In the listing below, start your output at the line with "SG Teddy Santa Large" and end it after the line with "Rocket League Gameplay", copying every line exactly.

§ Material for this exercise:
---*---

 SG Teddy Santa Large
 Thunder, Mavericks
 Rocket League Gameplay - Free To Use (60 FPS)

---*---

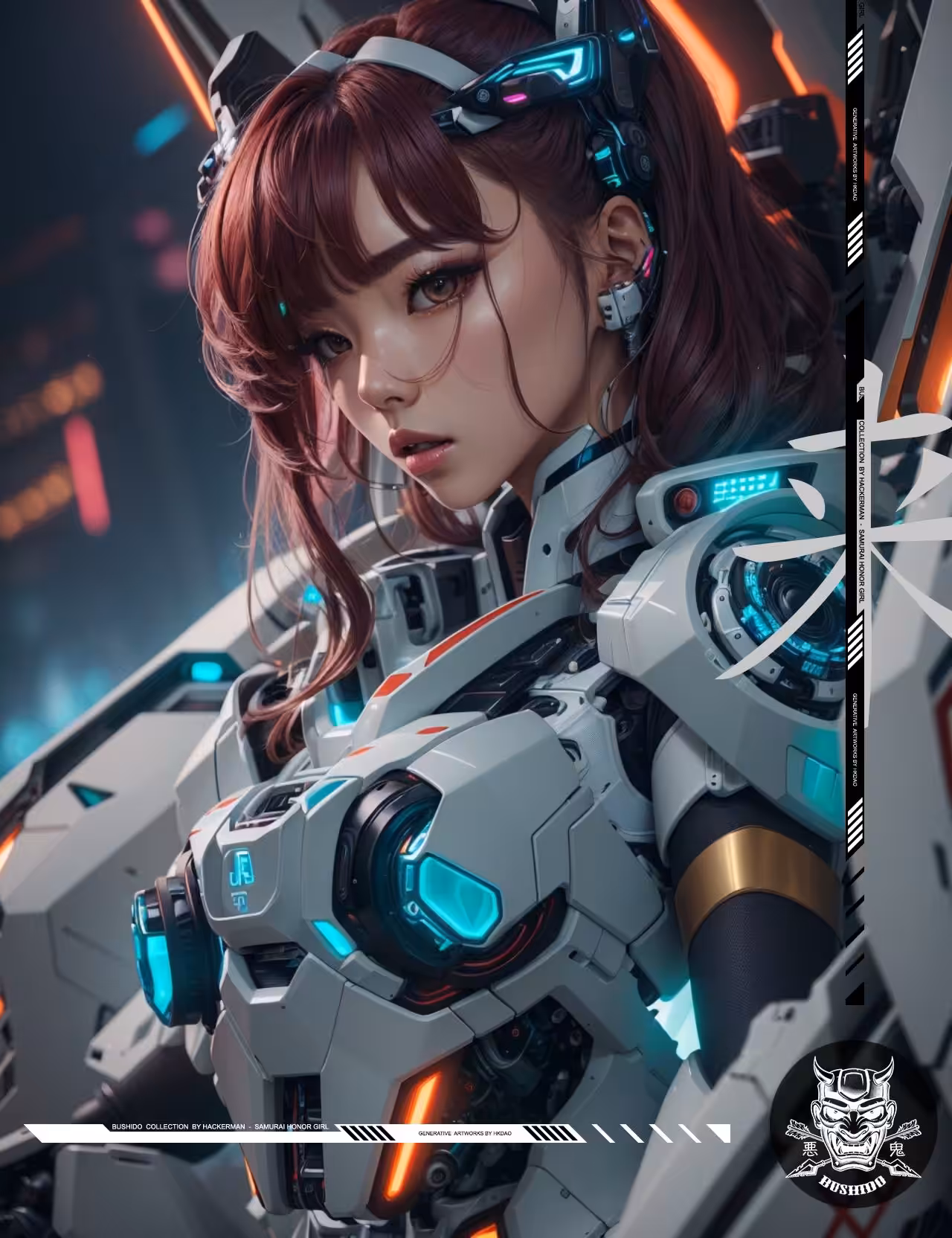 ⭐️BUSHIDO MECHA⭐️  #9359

---*---

§ Response to this exercise:
 SG Teddy Santa Large
 Thunder, Mavericks
 Rocket League Gameplay - Free To Use (60 FPS)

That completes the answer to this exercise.